* start Data supplied *

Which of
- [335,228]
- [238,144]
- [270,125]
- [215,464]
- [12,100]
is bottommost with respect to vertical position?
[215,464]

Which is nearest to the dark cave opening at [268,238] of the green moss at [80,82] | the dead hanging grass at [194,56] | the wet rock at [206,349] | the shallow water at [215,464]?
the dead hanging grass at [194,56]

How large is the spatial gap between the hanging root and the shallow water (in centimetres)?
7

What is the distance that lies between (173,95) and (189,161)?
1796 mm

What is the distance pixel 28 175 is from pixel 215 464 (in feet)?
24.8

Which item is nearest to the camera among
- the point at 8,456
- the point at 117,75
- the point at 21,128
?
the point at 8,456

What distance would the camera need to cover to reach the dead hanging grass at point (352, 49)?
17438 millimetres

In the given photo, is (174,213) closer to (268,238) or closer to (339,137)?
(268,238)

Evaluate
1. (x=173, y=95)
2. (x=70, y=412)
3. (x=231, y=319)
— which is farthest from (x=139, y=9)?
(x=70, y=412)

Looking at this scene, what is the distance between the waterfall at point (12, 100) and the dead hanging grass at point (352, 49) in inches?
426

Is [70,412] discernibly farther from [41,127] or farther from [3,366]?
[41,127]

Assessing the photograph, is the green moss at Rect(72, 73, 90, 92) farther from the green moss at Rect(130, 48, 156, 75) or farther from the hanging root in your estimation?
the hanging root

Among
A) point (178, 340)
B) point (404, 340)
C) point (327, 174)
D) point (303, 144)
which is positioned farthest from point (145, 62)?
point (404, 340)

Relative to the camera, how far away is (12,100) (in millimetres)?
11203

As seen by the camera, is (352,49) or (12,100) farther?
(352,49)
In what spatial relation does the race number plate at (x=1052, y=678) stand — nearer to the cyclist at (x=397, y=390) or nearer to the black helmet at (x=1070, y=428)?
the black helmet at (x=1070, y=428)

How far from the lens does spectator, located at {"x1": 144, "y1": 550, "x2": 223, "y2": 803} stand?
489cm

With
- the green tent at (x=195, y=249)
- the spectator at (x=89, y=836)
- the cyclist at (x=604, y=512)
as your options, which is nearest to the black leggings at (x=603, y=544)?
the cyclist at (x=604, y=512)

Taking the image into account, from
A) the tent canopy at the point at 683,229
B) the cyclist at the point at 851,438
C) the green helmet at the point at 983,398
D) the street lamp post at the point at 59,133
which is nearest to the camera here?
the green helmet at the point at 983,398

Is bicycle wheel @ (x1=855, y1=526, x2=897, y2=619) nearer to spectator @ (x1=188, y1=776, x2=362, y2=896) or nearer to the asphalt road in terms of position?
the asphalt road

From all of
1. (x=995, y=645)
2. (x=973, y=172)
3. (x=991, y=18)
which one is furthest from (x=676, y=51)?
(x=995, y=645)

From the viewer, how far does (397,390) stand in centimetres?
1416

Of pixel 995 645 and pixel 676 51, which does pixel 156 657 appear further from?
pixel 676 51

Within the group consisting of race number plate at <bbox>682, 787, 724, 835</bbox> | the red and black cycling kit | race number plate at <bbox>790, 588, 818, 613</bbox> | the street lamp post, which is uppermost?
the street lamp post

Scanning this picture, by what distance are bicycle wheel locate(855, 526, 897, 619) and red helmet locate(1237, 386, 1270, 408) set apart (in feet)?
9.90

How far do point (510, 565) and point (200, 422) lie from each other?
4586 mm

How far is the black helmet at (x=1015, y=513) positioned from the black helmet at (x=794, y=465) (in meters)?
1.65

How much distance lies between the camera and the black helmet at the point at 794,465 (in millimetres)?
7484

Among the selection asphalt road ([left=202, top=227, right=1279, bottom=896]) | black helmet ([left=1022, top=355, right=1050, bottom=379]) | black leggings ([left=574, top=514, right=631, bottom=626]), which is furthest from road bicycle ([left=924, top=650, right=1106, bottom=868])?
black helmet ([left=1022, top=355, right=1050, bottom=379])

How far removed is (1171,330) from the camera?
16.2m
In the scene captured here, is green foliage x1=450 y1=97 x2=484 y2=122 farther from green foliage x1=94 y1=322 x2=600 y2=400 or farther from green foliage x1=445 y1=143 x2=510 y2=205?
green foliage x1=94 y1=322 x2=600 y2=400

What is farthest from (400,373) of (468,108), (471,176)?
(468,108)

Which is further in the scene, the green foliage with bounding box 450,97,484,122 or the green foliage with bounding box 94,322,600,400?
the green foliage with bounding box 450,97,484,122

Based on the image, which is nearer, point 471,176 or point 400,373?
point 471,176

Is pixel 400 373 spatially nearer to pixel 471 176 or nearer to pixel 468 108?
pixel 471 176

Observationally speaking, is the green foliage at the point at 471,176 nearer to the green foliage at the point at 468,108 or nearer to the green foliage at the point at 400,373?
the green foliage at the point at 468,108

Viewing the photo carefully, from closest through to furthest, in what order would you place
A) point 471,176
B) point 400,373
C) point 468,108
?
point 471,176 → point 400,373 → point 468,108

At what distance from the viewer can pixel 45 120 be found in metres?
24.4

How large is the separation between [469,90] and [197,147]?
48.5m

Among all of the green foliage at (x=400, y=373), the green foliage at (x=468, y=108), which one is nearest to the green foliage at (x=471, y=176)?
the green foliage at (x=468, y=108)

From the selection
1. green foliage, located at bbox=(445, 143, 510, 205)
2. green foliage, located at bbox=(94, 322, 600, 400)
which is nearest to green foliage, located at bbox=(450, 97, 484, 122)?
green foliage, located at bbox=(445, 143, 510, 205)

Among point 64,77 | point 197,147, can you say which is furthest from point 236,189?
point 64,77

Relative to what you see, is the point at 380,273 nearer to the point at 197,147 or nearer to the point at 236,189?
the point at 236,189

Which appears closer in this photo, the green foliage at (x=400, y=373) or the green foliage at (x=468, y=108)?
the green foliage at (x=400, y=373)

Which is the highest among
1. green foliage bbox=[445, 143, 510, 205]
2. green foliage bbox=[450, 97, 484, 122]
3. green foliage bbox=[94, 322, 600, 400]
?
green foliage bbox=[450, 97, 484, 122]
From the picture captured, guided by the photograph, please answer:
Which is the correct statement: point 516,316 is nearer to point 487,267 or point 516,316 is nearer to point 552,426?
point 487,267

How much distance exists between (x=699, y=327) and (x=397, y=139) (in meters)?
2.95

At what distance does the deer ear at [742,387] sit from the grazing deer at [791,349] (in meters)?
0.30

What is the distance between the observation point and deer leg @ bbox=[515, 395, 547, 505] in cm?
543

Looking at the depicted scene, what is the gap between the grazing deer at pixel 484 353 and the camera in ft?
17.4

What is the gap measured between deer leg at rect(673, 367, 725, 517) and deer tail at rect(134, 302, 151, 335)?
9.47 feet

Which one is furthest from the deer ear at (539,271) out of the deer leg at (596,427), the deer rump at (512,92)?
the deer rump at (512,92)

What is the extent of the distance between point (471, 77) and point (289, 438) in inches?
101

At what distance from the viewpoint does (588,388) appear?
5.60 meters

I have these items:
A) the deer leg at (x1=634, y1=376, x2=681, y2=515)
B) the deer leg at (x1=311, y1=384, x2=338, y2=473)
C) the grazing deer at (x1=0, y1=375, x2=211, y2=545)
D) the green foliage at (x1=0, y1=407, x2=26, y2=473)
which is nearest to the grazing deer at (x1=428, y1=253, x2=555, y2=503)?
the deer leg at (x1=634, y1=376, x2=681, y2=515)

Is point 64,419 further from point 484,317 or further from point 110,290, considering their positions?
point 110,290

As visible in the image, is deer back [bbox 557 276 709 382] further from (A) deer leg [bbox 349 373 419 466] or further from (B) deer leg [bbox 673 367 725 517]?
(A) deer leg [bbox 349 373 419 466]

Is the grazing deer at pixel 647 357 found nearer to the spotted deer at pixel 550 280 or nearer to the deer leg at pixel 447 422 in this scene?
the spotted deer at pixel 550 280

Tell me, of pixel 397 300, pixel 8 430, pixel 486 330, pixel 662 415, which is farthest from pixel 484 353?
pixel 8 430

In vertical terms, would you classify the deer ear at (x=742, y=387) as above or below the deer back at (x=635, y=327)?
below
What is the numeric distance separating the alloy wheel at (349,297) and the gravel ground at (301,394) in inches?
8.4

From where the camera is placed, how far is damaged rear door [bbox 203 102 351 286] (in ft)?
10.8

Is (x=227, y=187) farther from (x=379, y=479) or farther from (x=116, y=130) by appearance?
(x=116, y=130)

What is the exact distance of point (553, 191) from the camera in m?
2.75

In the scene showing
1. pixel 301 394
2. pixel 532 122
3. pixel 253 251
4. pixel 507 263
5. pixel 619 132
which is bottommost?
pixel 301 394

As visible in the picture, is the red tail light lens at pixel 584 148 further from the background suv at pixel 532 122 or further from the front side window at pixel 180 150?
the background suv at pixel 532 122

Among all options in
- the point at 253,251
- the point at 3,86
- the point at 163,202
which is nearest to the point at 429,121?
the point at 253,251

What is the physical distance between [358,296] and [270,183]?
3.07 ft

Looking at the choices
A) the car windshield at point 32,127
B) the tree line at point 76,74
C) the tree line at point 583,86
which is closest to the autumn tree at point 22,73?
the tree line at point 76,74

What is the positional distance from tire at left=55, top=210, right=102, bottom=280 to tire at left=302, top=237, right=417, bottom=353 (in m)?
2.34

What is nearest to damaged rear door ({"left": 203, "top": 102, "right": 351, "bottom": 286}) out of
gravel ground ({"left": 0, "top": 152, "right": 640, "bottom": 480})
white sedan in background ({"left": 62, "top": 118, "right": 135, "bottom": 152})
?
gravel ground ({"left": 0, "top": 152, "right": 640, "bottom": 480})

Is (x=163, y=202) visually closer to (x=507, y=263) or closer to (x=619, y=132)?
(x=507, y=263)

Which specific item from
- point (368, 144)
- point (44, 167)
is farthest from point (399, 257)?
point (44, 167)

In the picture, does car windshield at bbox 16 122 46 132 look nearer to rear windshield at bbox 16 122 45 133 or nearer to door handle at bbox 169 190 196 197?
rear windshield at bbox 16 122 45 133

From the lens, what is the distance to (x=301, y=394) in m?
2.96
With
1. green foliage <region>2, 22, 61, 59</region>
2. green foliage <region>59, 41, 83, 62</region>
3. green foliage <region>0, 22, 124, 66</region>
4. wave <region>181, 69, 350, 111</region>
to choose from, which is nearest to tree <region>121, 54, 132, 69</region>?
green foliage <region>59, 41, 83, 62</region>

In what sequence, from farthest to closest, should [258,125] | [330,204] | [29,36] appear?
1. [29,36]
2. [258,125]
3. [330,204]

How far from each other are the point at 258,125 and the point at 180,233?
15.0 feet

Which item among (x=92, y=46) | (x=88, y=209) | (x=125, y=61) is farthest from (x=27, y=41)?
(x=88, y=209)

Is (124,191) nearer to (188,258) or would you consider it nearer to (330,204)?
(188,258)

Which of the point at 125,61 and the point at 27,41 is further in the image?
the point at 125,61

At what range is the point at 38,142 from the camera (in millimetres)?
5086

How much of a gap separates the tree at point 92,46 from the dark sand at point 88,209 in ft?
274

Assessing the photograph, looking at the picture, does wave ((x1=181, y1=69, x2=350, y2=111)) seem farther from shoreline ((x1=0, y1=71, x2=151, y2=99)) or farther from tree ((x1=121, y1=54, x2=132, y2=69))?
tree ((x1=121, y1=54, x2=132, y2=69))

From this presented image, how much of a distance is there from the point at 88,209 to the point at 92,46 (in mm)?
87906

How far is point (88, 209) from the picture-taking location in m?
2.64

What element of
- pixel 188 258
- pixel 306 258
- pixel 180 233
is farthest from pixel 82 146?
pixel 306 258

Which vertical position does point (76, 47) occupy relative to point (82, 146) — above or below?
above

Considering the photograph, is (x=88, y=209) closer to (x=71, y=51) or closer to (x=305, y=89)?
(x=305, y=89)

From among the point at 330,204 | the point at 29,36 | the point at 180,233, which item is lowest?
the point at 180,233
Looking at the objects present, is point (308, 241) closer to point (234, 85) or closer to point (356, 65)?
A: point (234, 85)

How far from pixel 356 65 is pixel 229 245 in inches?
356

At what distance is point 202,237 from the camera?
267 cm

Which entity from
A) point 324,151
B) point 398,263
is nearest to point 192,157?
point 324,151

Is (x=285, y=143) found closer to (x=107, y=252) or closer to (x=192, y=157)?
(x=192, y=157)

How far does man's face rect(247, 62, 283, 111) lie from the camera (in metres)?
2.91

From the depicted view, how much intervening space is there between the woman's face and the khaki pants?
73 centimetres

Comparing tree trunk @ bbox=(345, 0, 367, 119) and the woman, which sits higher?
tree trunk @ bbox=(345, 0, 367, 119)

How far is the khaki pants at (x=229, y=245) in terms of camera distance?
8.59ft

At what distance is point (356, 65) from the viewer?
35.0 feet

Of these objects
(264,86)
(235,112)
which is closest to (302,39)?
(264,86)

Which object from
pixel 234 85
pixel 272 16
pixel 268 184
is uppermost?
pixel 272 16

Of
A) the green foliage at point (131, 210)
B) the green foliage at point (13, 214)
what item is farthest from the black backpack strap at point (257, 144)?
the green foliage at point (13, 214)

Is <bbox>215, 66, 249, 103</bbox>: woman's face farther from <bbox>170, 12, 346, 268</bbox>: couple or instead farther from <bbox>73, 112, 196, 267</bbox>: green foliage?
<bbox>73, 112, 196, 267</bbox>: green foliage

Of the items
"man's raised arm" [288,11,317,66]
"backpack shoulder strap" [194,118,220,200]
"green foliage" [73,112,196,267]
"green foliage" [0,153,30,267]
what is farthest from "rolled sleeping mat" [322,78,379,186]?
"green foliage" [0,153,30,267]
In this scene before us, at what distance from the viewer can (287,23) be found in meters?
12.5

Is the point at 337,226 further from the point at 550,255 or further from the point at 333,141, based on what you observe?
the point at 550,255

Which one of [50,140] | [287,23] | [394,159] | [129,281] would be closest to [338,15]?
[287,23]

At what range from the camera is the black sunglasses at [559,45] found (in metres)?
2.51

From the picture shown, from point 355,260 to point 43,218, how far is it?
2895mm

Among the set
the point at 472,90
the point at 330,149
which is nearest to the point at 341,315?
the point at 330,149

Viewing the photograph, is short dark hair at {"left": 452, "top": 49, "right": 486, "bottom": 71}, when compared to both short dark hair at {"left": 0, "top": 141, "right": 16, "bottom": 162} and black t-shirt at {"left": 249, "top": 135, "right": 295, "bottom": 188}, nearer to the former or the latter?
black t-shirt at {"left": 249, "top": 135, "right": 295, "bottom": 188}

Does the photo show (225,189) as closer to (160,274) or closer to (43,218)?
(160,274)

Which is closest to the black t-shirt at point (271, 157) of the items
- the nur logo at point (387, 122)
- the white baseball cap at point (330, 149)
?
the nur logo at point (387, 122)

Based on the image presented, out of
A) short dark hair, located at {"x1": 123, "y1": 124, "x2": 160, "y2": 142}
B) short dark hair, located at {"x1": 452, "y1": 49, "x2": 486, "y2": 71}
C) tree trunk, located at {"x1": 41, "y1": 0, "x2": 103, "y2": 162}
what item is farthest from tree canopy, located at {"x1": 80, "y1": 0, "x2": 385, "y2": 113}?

* end Data supplied *

> [Problem]:
Report how many lines of the records above contain the string "dead", treating uppercase and lowercase as different. Give only the number.

> [Result of the exercise]:
4